[Ads-l] Adage: Beauty=?UTF-8?Q?=E2=80=99s_?=only skin deep, but ugliness goes to the bone

Jonathan Lighter wuxxmupp2000 at GMAIL.COM
Sat Sep 26 14:45:15 UTC 2020


1859 _North Carolina University Magazine_ (March) 329:
Let him remember, however,

    Beauty's but skin deep,
      Ugly's to the bone;
    Beauty ever fades away,
      Ugly holds its own.

Don't ignore the early appearance of nominalized "ugly."

JL

On Sat, Sep 26, 2020 at 8:39 AM ADSGarson O'Toole <adsgarsonotoole at gmail.com>
wrote:

> Dorothy Parker sometimes has been given credit for the remark "Beauty
> is only skin deep, but ugly goes clean to the bone". An interaction on
> twitter inspired me to investigate this saying, and the results are
> available here:
>
> https://quoteinvestigator.com/2020/09/25/skin-deep/
>
> In 1829 a newspaper in Exeter, England printed an anonymous short item
> that partially matched the saying under examination:
>
> [ref] 1829 February 5, Trewman’s Exeter Flying-Post, Varieties, Quote
> Page 4, Column 1, Exeter, Devon, England. (Newspapers_com) [/ref]
>
> [Begin excerpt]
> "Beauty is but skin deep," quoth an old maid, who had no pretensions
> to it; "and so is ugliness," replied a young lady who had no
> pretensions to that.

[Transcribed page text]

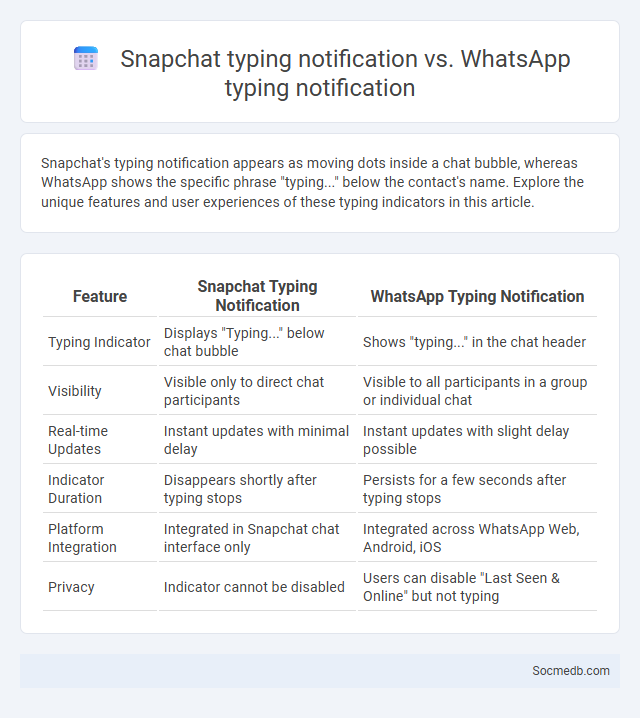 Snapchat typing notification vs. WhatsApp typing notification

Snapchat's typing notification appears as moving dots inside a chat bubble, whereas WhatsApp shows the specific phrase "typing..." below the contact's name. Explore the unique features and user experiences of these typing indicators in this article.

| Feature | Snapchat Typing Notification | WhatsApp Typing Notification |
|---|---|---|
| Typing Indicator | Displays "Typing..." below chat bubble | Shows "typing..." in the chat header |
| Visibility | Visible only to direct chat participants | Visible to all participants in a group or individual chat |
| Real-time Updates | Instant updates with minimal delay | Instant updates with slight delay possible |
| Indicator Duration | Disappears shortly after typing stops | Persists for a few seconds after typing stops |
| Platform Integration | Integrated in Snapchat chat interface only | Integrated across WhatsApp Web, Android, iOS |
| Privacy | Indicator cannot be disabled | Users can disable "Last Seen & Online" but not typing |

Socmedb.com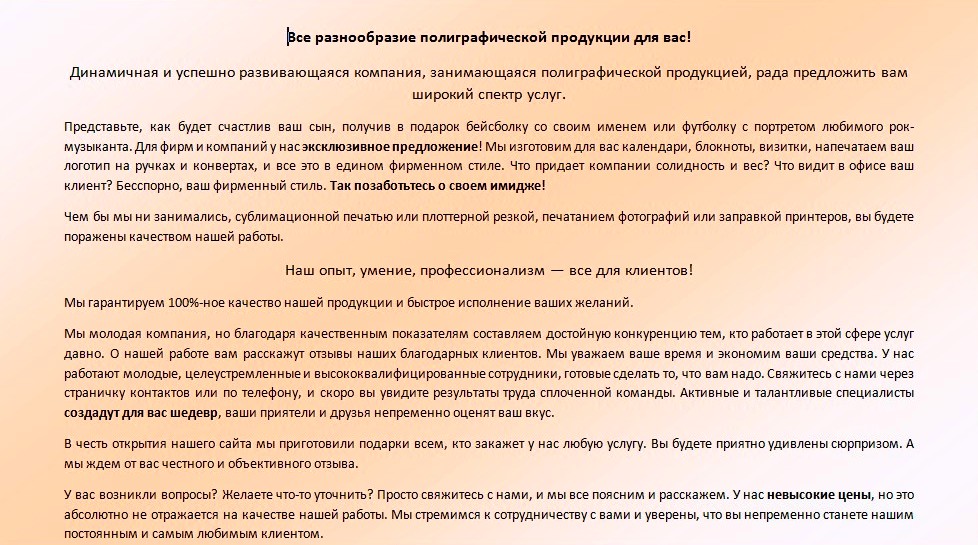 Все разнообразие полиграфической продукции для вас!

Динамичная и успешно развивающаяся компания, занимающаяся полиграфической продукцией, рада предложить вам широкий спектр услуг.

Представьте, как будет счастлив ваш сын, получив в подарок бейсболку со своим именем или футболку с портретом любимого рок-музыканта. Для фирм и компаний у нас эксклюзивное предложение! Мы изготовим для вас календари, блокноты, визитки, напечатаем ваш логотип на ручках и конвертах, и все это в едином фирменном стиле. Что придает компании солидность и вес? Что видит в офисе ваш клиент? Бесспорно, ваш фирменный стиль. Так позаботьтесь о своем имидже!

Чем бы мы ни занимались, сублимационной печатью или плоттерной резкой, печатанием фотографий или заправкой принтеров, вы будете поражены качеством нашей работы.

Наш опыт, умение, профессионализм — все для клиентов!

Мы гарантируем 100%-ное качество нашей продукции и быстрое исполнение ваших желаний.

Мы молодая компания, но благодаря качественным показателям составляем достойную конкуренцию тем, кто работает в этой сфере услуг давно. О нашей работе вам расскажут отзывы наших благодарных клиентов. Мы уважаем ваше время и экономим ваши средства. У нас работают молодые, целеустремленные и высококвалифицированные сотрудники, готовые сделать то, что вам надо. Свяжитесь с нами через страничку контактов или по телефону, и скоро вы увидите результаты труда сплоченной команды. Активные и талантливые специалисты создадут для вас шедевр, ваши приятели и друзья непременно оценят ваш вкус.

В честь открытия нашего сайта мы приготовили подарки всем, кто закажет у нас любую услугу. Вы будете приятно удивлены сюрпризом. А мы ждем от вас честного и объективного отзыва.

У вас возникли вопросы? Желаете что-то уточнить? Просто свяжитесь с нами, и мы все поясним и расскажем. У нас невысокие цены, но это абсолютно не отражается на качестве нашей работы. Мы стремимся к сотрудничеству с вами и уверены, что вы непременно станете нашим постоянным и самым любимым клиентом.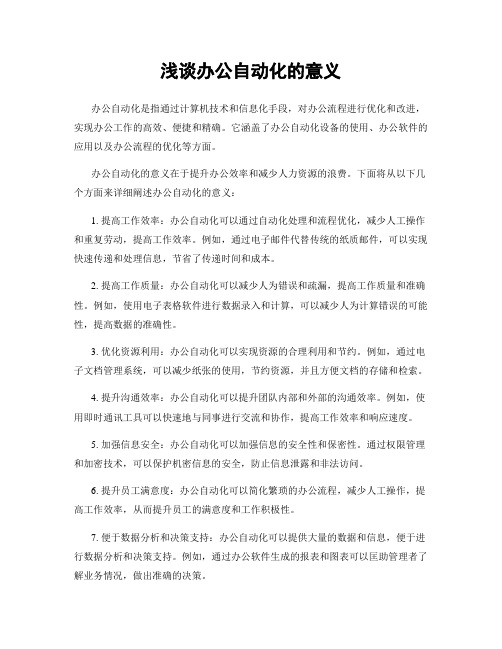 浅谈办公自动化的意义

办公自动化是指通过计算机技术和信息化手段，对办公流程进行优化和改进，实现办公工作的高效、便捷和精确。它涵盖了办公自动化设备的使用、办公软件的应用以及办公流程的优化等方面。

办公自动化的意义在于提升办公效率和减少人力资源的浪费。下面将从以下几个方面来详细阐述办公自动化的意义：

1. 提高工作效率：办公自动化可以通过自动化处理和流程优化，减少人工操作和重复劳动，提高工作效率。例如，通过电子邮件代替传统的纸质邮件，可以实现快速传递和处理信息，节省了传递时间和成本。

2. 提高工作质量：办公自动化可以减少人为错误和疏漏，提高工作质量和准确性。例如，使用电子表格软件进行数据录入和计算，可以减少人为计算错误的可能性，提高数据的准确性。

3. 优化资源利用：办公自动化可以实现资源的合理利用和节约。例如，通过电子文档管理系统，可以减少纸张的使用，节约资源，并且方便文档的存储和检索。

4. 提升沟通效率：办公自动化可以提升团队内部和外部的沟通效率。例如，使用即时通讯工具可以快速地与同事进行交流和协作，提高工作效率和响应速度。

5. 加强信息安全：办公自动化可以加强信息的安全性和保密性。通过权限管理和加密技术，可以保护机密信息的安全，防止信息泄露和非法访问。

6. 提升员工满意度：办公自动化可以简化繁琐的办公流程，减少人工操作，提高工作效率，从而提升员工的满意度和工作积极性。

7. 便于数据分析和决策支持：办公自动化可以提供大量的数据和信息，便于进行数据分析和决策支持。例如，通过办公软件生成的报表和图表可以匡助管理者了解业务情况，做出准确的决策。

## DIRECTIONS
1. In the mailing-list post on the beauty adage, which magazine printed the 1859 verse "Beauty's but skin deep, Ugly's to the bone"?
2. Extend the mailing-list post on the beauty adage, picking up right after its last line.

## ANSWERS FOR THE TASKS
1. The North Carolina University Magazine, in its March 1859 issue.

2.
> [End excerpt]
>
> In 1840 a collection of essays and illustrations titled "Heads of the
> People; or, Portraits of the English" was published in London. The
> piece "Tavern Heads" by Charles Whitehead included dialog containing
> the twisted adage:
>
> https://books.google.com/books?id=4rkTAAAAQAAJ&q=+ugliness+#v=snippet&
>
> [ref] 1840, Heads of the People; or, Portraits of the English, Drawn
> by Kenny Meadows, With Original Essays by Distinguished Writers,
> Tavern Heads by Charles Whitehead, Start Page 113, Quote Page 142,
> Robert Tyas, London. (Google Books Full View) [/ref]
>
> [Begin excerpt]
> "When beauty was shared, I was behind the door, and my portion came
> through the keyhole, I’m sure: but beauty’s only skin deep, after all,
> they say."
>
> "But ugliness goes to the bone, they say also," remarked Mrs. Chatham,
> laughing. "Ah! Susan, you’re a sly girl."
> [End excerpt]
>
> Dorothy Parker died in 1967, and the earliest linkage between Parker
> and the saying apparently occurred in 1977. This evidence was not
> substantive, and QI believes that the attribution to Parker is
> currently unsupported.
>
> Feedback welcome,
> Garson O'Toole
>
> ------------------------------------------------------------
> The American Dialect Society - http://www.americandialect.org
>


-- 
"If the truth is half as bad as I think it is, you can't handle the truth."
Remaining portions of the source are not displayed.